__What the task requires__
Every record that follows should be copied exactly. No picture belongs in the copy.

Source records:
┌──

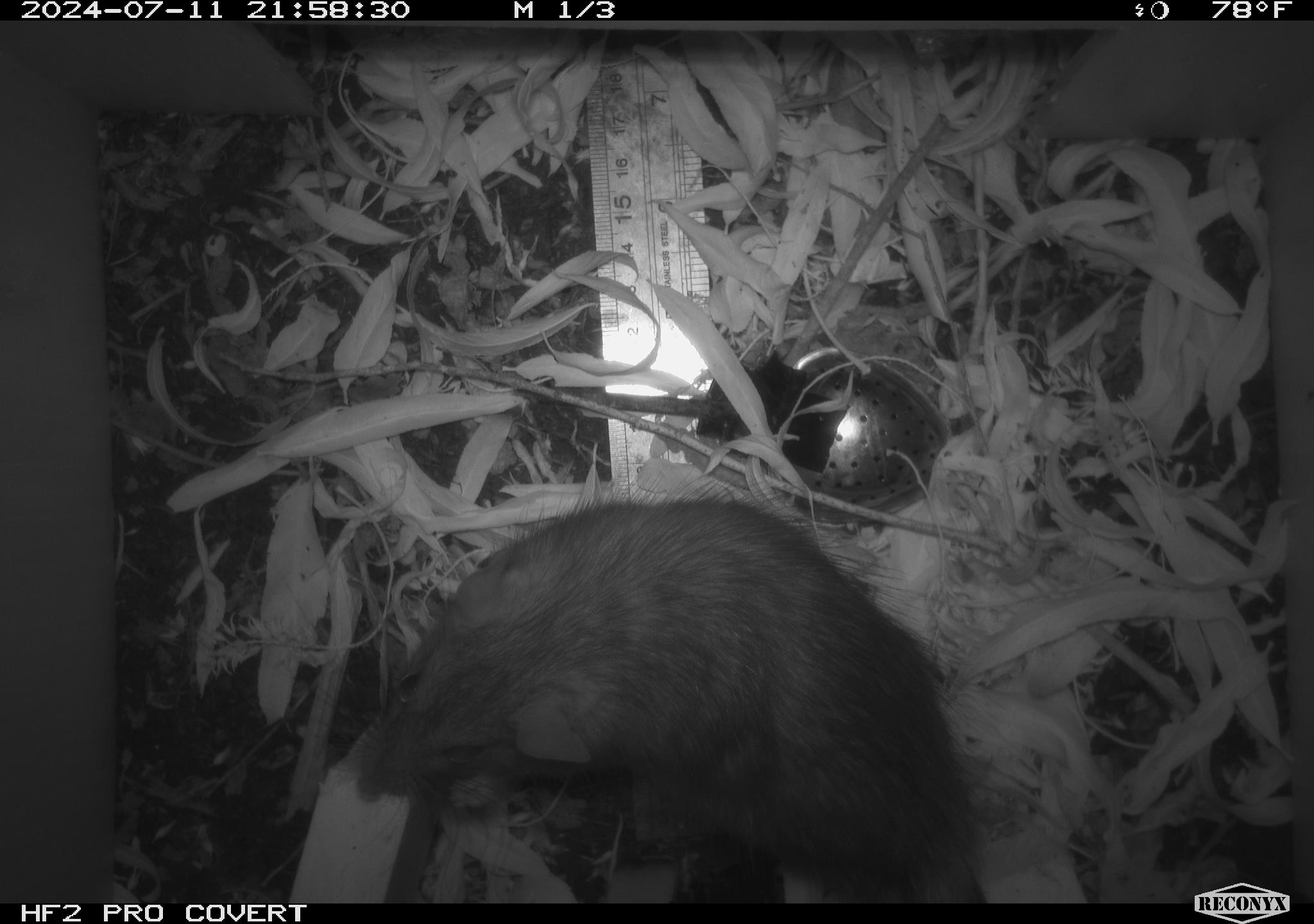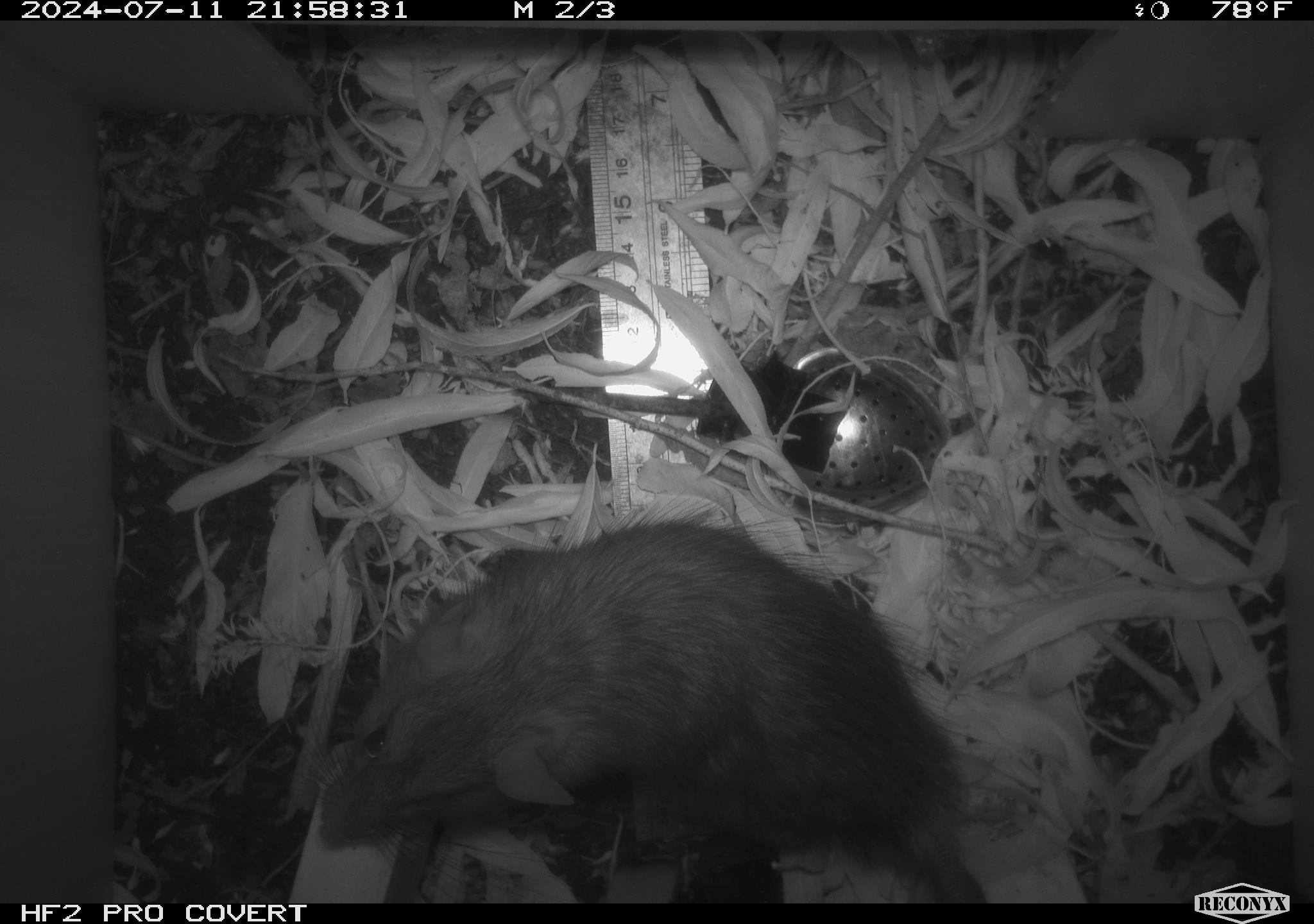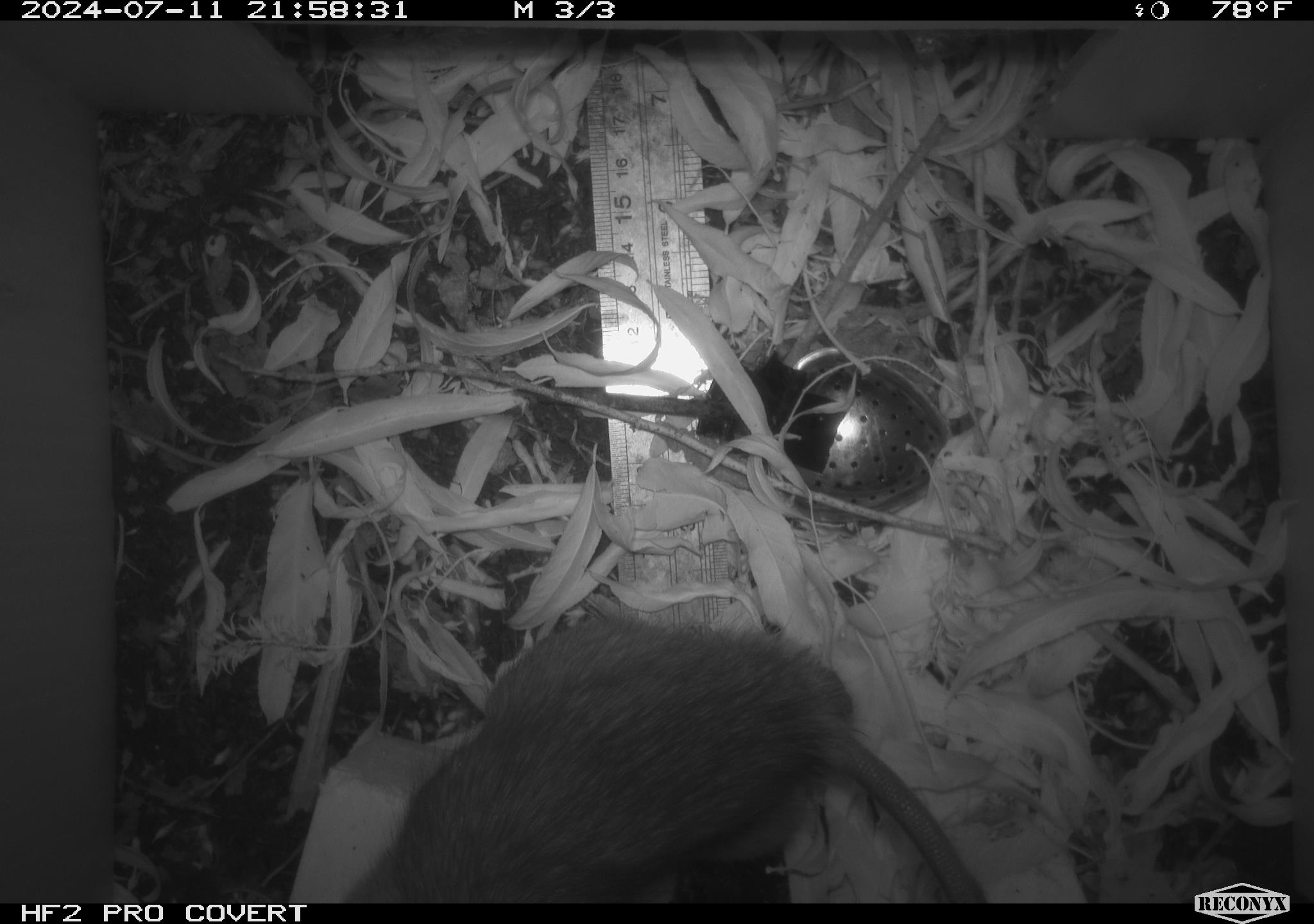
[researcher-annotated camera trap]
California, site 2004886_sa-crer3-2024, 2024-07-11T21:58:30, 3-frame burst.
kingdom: Animalia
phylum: Chordata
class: Mammalia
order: Rodentia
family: Muridae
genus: Rattus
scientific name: Rattus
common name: rat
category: rattus species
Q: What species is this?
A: Rattus species (rat) (Rattus).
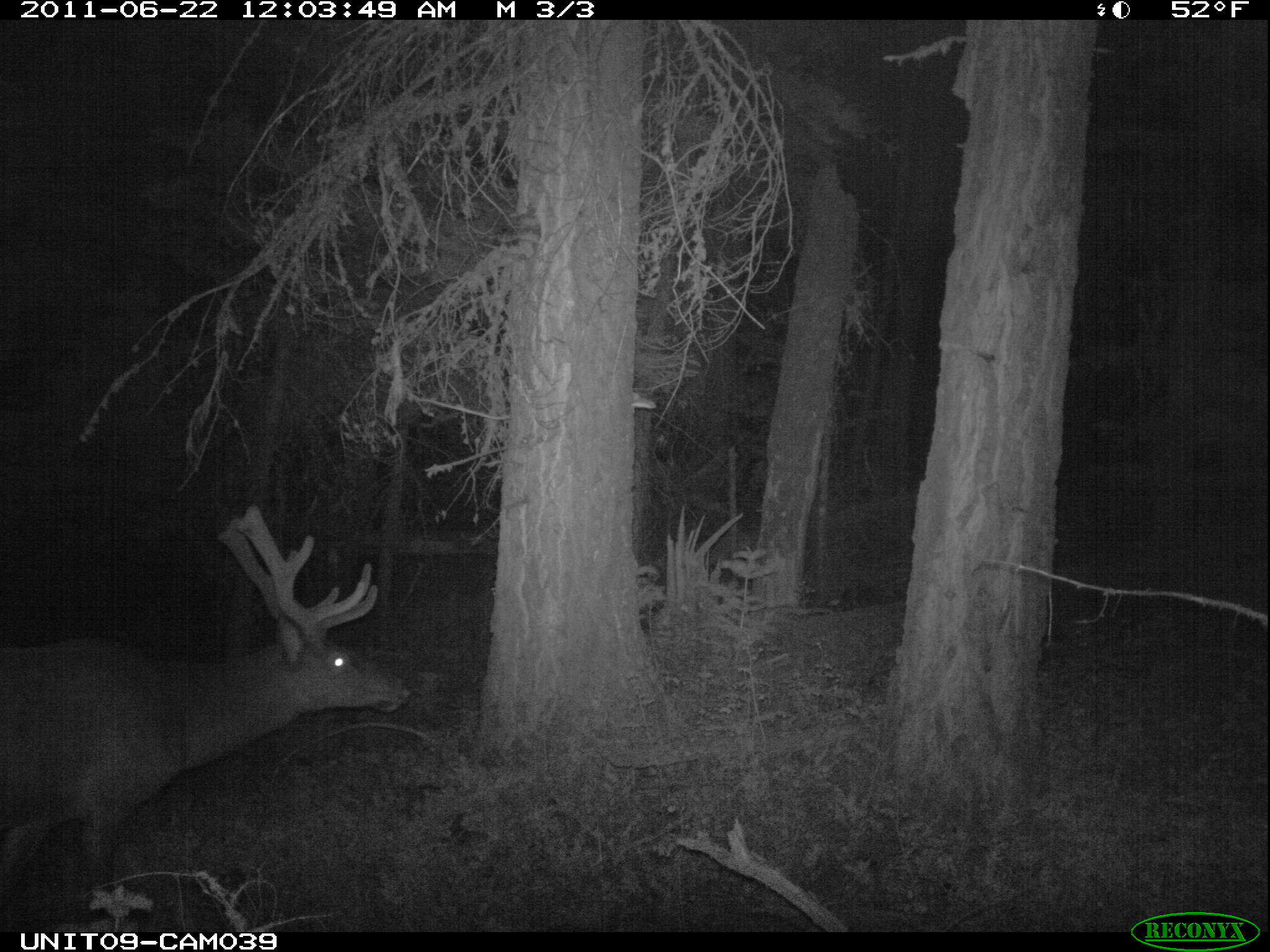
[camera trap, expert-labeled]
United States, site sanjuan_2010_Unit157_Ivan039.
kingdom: Animalia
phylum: Chordata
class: Mammalia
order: Artiodactyla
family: Cervidae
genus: Cervus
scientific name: Cervus elaphus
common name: red deer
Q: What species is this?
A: Cervus elaphus (red deer).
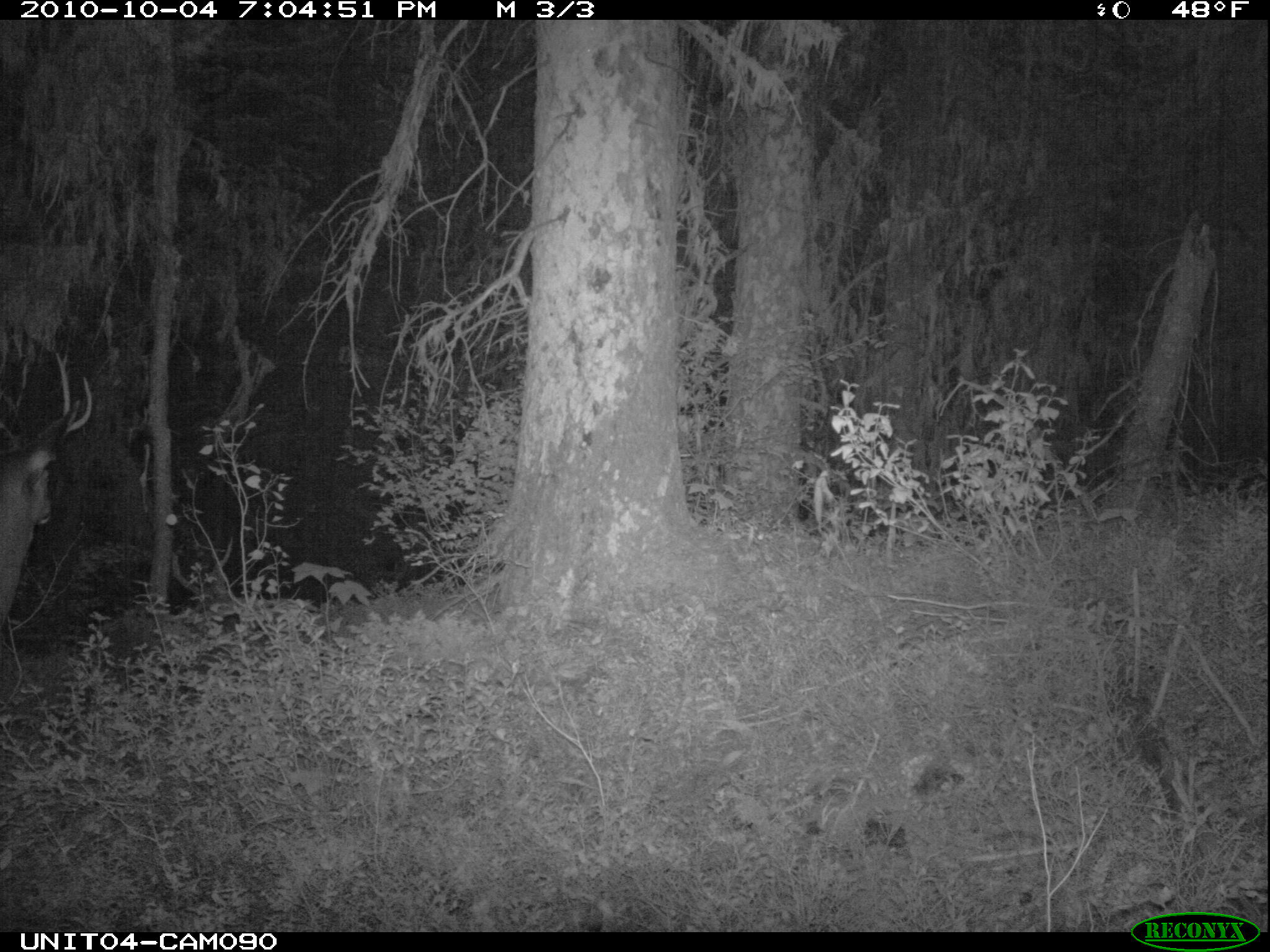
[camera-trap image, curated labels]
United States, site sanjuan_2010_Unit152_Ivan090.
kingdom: Animalia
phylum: Chordata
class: Mammalia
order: Artiodactyla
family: Cervidae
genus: Odocoileus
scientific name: Odocoileus hemionus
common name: mule deer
Odocoileus hemionus (mule deer).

└──

__Output of the task__
[researcher-annotated camera trap]
California, site 2004886_sa-crer3-2024, 2024-07-11T21:58:30, 3-frame burst.
kingdom: Animalia
phylum: Chordata
class: Mammalia
order: Rodentia
family: Muridae
genus: Rattus
scientific name: Rattus
common name: rat
category: rattus species
Q: What species is this?
A: Rattus species (rat) (Rattus).
[camera trap, expert-labeled]
United States, site sanjuan_2010_Unit157_Ivan039.
kingdom: Animalia
phylum: Chordata
class: Mammalia
order: Artiodactyla
family: Cervidae
genus: Cervus
scientific name: Cervus elaphus
common name: red deer
Q: What species is this?
A: Cervus elaphus (red deer).
[camera-trap image, curated labels]
United States, site sanjuan_2010_Unit152_Ivan090.
kingdom: Animalia
phylum: Chordata
class: Mammalia
order: Artiodactyla
family: Cervidae
genus: Odocoileus
scientific name: Odocoileus hemionus
common name: mule deer
Odocoileus hemionus (mule deer).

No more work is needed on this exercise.